À travers toute l'Europe, Tony Blair, le premier ministre britannique, n'est pas le seul à être accusé de « présidentialisme » de nos jours. Le chancelier allemand, Gerhard Schröder, essuie les mêmes critiques dans la campagne politique allemande actuelle. Le premier ministre italien, Silvio Berlusconi, n'aime pas être appelé par son titre de premier ministre : techniquement, il est président du Conseil (des ministres), et il insiste donc pour utiliser le titre de président.

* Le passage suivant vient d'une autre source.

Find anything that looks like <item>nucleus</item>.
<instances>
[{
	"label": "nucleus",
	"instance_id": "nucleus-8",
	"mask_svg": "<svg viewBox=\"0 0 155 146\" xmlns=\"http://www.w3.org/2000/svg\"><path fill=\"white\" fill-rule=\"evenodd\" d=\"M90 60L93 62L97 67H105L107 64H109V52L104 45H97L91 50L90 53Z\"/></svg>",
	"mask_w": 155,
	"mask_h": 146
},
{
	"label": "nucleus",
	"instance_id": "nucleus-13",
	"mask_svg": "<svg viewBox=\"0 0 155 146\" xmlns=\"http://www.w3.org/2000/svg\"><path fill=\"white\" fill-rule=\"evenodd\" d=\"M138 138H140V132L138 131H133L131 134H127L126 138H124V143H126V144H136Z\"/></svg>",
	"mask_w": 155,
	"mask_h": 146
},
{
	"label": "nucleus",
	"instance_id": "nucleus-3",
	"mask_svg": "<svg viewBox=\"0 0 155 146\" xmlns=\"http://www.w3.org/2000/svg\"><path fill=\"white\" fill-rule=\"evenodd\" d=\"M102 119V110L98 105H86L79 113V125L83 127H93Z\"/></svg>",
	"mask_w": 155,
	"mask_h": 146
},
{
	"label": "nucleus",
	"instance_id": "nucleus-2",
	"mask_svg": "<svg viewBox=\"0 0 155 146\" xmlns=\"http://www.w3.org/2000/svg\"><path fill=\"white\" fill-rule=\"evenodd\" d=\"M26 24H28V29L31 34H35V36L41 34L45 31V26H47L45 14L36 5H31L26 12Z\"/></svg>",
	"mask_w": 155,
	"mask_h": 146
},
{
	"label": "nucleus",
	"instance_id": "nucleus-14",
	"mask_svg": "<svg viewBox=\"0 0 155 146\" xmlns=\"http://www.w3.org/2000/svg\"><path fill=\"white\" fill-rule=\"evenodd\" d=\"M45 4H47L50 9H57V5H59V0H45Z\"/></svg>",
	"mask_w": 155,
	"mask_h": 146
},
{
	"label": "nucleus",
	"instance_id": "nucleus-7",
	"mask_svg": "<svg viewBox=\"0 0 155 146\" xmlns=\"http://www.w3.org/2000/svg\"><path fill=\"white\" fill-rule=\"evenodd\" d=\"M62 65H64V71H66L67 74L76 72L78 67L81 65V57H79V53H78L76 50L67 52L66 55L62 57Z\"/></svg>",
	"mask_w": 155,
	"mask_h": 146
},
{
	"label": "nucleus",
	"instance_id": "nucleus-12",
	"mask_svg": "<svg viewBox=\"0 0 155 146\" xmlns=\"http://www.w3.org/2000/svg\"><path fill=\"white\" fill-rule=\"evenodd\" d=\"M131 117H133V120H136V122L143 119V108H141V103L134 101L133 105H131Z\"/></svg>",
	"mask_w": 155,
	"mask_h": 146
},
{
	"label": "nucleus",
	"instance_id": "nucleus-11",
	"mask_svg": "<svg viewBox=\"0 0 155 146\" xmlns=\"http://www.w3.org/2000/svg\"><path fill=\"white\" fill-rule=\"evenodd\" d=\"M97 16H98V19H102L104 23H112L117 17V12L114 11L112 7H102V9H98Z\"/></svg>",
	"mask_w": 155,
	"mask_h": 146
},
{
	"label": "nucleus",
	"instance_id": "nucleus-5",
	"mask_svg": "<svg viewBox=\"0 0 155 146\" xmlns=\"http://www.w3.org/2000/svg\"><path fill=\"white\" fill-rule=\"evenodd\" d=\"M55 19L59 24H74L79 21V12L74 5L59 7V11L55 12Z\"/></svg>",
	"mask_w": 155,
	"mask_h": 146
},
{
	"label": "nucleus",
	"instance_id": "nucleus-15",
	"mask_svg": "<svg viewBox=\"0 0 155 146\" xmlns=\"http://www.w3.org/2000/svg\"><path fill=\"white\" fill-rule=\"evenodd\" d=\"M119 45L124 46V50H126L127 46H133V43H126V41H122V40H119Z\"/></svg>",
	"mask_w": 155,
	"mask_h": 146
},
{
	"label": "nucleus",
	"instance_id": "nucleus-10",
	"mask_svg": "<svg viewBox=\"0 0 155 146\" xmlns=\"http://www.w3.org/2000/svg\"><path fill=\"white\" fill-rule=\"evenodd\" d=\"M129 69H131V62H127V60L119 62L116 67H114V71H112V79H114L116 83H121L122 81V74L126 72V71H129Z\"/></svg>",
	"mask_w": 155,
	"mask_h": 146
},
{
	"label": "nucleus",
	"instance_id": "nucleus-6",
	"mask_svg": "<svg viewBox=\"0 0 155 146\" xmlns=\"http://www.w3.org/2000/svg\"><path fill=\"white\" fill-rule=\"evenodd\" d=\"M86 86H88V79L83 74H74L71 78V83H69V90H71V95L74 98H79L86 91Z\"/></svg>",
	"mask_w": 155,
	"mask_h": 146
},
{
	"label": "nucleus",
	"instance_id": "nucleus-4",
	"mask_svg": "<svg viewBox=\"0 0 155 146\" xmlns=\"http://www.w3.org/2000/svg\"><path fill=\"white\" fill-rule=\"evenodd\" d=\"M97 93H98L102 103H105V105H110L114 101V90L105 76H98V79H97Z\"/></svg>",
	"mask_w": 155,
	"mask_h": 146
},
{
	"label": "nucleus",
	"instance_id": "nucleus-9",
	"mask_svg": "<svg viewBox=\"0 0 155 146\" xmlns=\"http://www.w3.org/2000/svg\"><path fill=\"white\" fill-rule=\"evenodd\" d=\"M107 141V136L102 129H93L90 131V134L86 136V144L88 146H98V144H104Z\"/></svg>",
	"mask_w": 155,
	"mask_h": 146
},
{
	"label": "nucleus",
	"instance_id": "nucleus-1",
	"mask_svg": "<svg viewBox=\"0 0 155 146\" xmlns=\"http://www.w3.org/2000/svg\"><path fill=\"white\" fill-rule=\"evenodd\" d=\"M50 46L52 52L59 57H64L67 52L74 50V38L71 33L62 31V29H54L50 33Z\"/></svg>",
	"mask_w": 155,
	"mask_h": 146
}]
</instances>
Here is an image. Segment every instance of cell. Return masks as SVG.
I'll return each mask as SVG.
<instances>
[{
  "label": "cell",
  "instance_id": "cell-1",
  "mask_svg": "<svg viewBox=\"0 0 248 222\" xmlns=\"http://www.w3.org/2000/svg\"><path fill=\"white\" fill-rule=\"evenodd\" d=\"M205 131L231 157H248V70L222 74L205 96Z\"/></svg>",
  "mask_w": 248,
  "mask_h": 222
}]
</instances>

La France, bien sûr, est une démocratie présidentielle.

Pour beaucoup, le « présidentialisme » a des accents de constitution américaine ; mais ceux qui soupçonnent que le courant actuel est une autre facette de l'américanisation de l'Europe se trompent. Le pouvoir du président américain est sévèrement limité par l'Assemblée en vertu de la constitution américaine : il n'est qu'un élément de la triade des pouvoirs séparés. Les premiers ministres « présidentiels » européens sont, au contraire, ce qu'un Lord Chancelier britannique (ministre de la justice) décrivit une fois comme des « dictateurs élus ».

Cela signifie principalement qu'ils ont cessé de prendre leurs parlements au sérieux. Certains premiers ministres n'assistent que rarement aux cessions parlementaires. Quand ils daignent faire une apparition, ils sont traités avec déférence.